- Exercise directions
In the entries that follow, find the line containing "disable-login-items-mac.png" and the line containing "Opel Corsa D vlasnicko uputstvo / page 147", then retype exactly the lines from the first through the second, pictures excluded.

- Entries provided
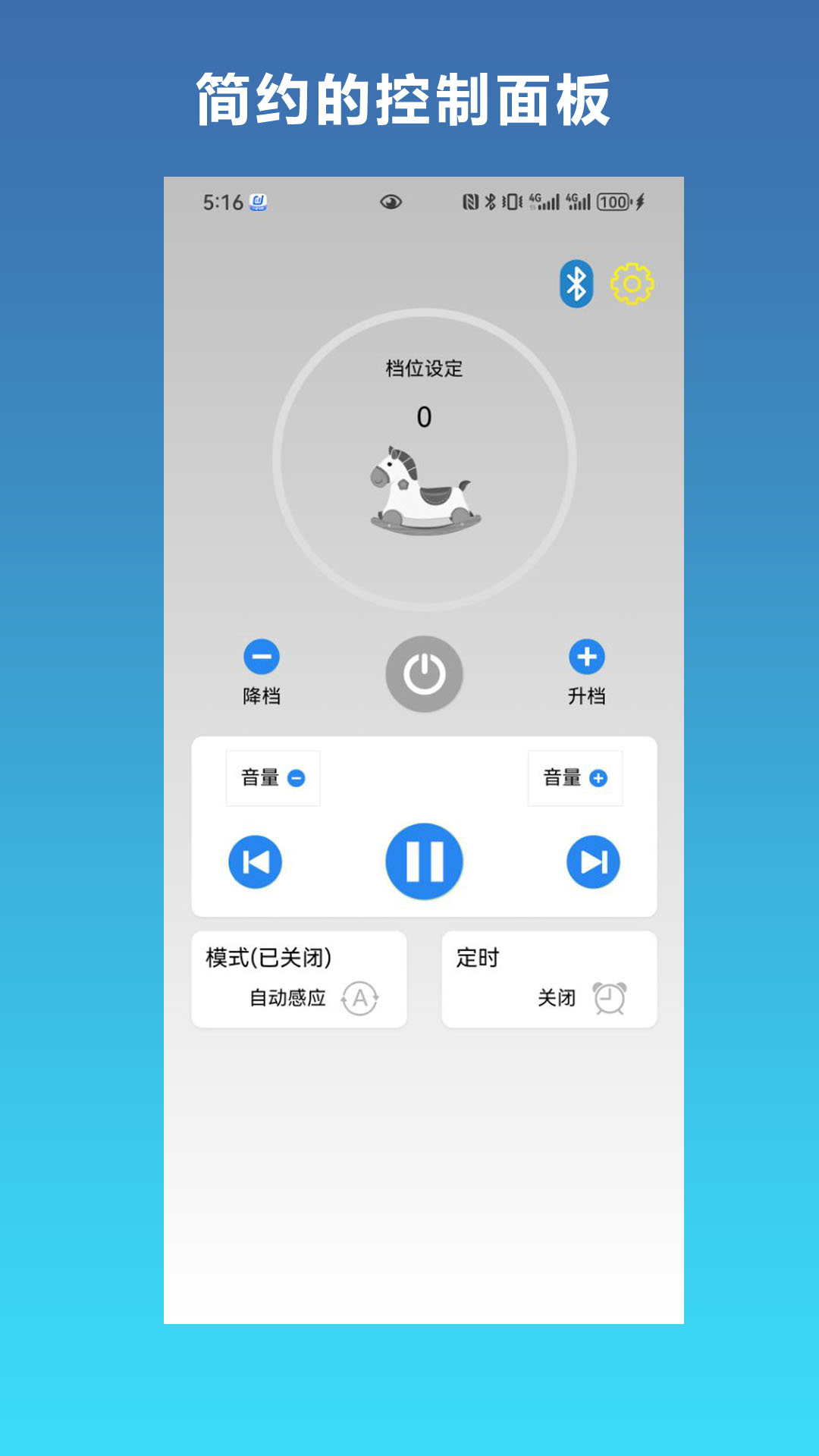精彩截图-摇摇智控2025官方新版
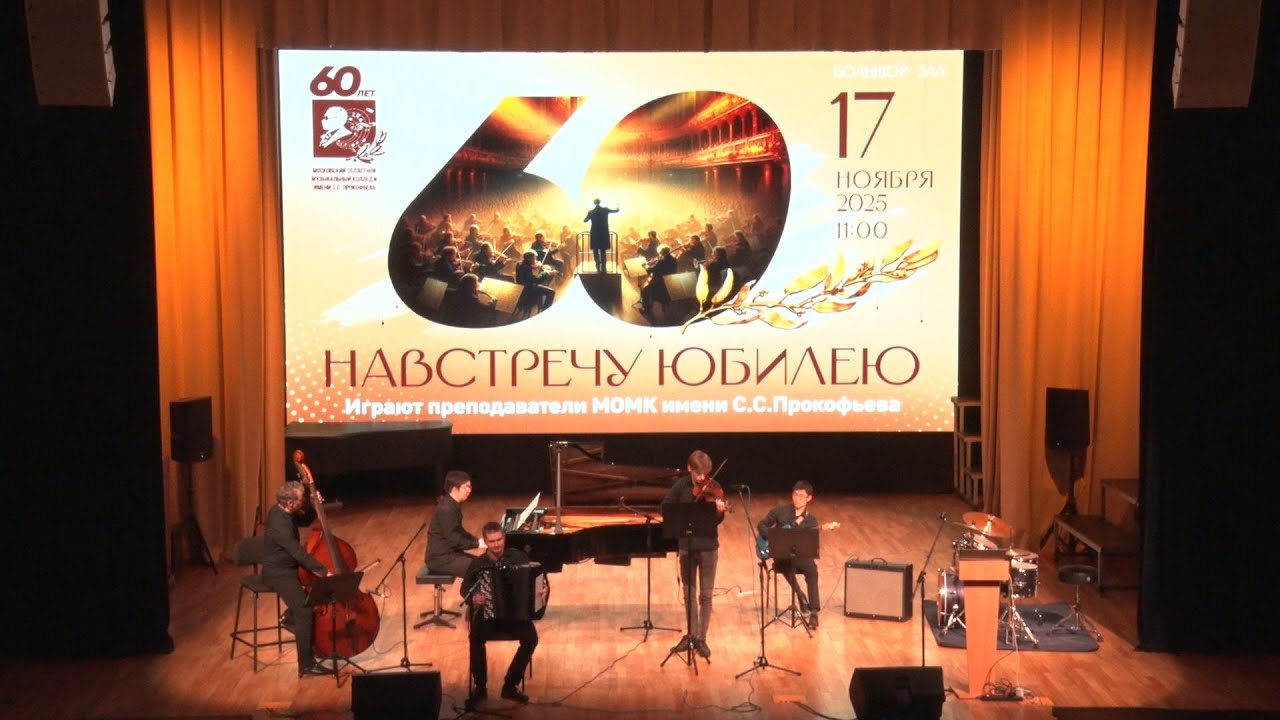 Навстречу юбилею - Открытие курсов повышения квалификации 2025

* * *

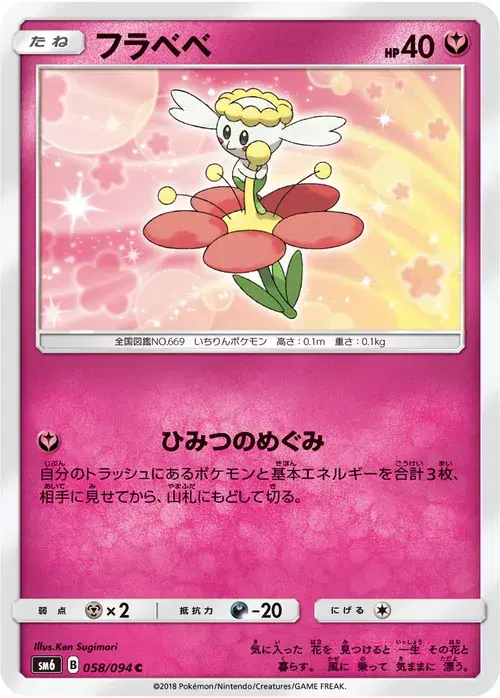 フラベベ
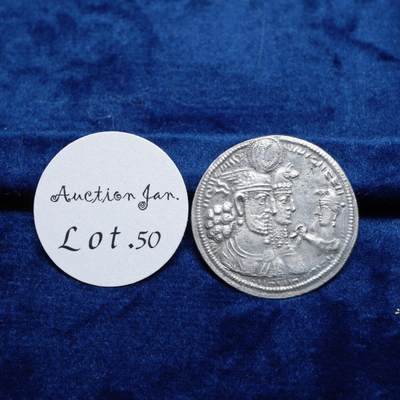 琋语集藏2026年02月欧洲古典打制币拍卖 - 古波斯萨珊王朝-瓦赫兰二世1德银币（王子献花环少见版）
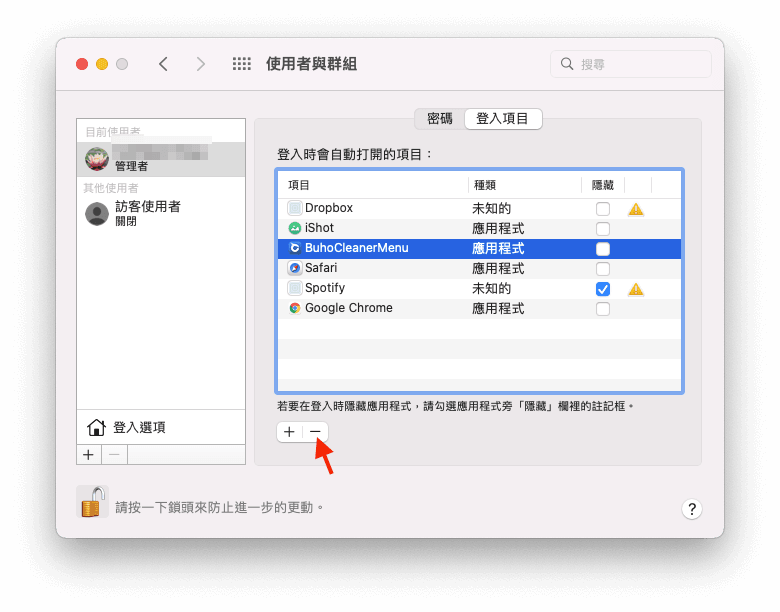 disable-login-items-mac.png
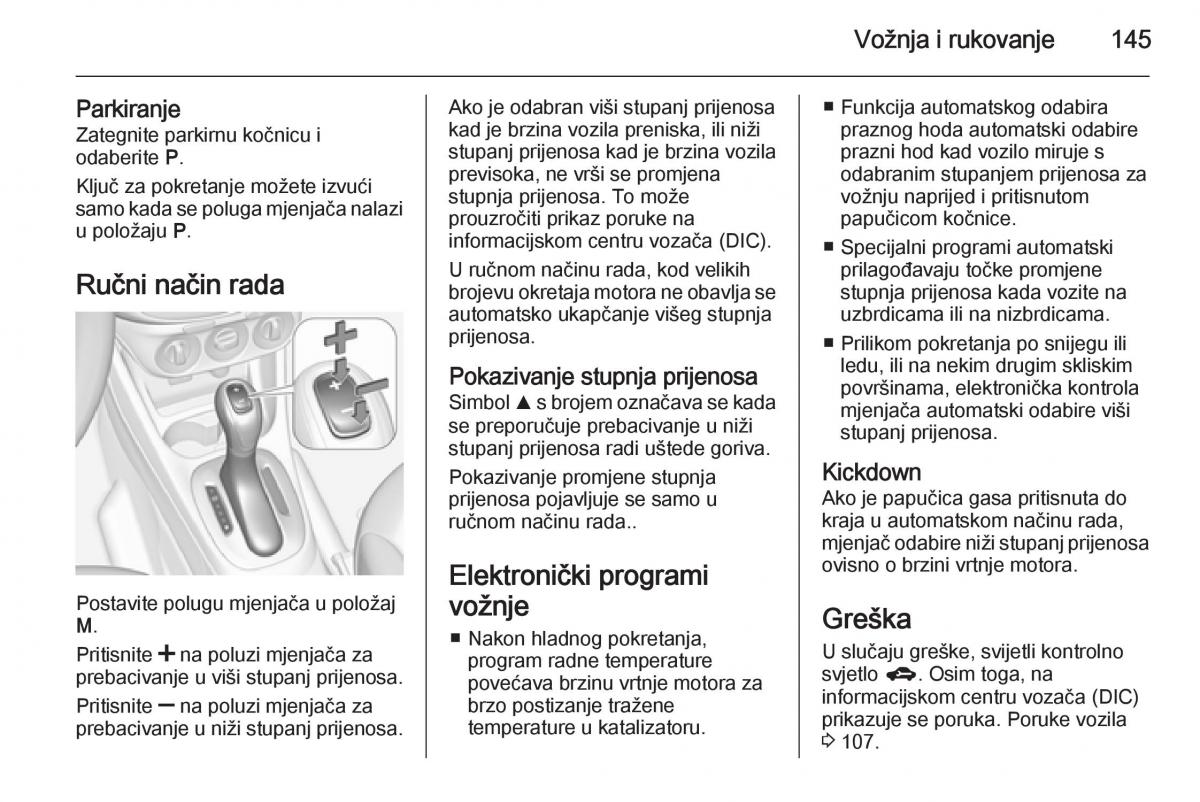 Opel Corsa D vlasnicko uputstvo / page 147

- Task result
 disable-login-items-mac.png
 Opel Corsa D vlasnicko uputstvo / page 147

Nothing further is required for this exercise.